◆ Prompt
Find every line with the string "Быстрое" in the material below and copy it.

# # #

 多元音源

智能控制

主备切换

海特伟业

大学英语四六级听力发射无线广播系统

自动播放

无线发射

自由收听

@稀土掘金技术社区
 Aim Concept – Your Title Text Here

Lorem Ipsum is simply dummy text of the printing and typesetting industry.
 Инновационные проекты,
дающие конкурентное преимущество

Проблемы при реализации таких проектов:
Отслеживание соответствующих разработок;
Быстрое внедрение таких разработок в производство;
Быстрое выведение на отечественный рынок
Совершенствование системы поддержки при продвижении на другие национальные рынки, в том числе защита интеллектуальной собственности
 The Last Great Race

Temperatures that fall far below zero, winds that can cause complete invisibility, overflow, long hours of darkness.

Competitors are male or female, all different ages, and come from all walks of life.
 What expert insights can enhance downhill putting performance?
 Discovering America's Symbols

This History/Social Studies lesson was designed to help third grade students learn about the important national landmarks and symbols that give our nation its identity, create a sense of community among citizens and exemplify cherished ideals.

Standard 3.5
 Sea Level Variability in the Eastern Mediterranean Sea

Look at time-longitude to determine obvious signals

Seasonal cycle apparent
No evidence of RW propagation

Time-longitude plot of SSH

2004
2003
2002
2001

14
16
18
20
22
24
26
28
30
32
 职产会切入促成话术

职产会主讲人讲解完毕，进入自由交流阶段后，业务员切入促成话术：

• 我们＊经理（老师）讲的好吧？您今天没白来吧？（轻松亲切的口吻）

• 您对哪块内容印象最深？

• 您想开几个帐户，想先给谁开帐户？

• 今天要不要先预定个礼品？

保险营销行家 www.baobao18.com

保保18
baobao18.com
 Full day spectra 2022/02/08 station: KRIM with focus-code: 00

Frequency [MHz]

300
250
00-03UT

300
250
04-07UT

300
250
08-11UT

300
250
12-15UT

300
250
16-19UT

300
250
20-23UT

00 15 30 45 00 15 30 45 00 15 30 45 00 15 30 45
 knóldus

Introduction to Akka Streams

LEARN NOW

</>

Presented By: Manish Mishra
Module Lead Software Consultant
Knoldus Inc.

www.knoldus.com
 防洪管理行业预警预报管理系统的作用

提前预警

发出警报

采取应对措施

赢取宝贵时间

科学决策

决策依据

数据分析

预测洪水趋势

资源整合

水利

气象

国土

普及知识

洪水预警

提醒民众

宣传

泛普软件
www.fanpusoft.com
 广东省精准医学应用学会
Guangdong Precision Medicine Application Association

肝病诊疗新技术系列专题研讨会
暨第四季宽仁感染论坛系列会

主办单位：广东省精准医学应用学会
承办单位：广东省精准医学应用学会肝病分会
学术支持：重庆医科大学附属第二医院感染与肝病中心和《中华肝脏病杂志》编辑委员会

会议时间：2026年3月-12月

# # #

◆ Task response
Быстрое внедрение таких разработок в производство;
Быстрое выведение на отечественный рынок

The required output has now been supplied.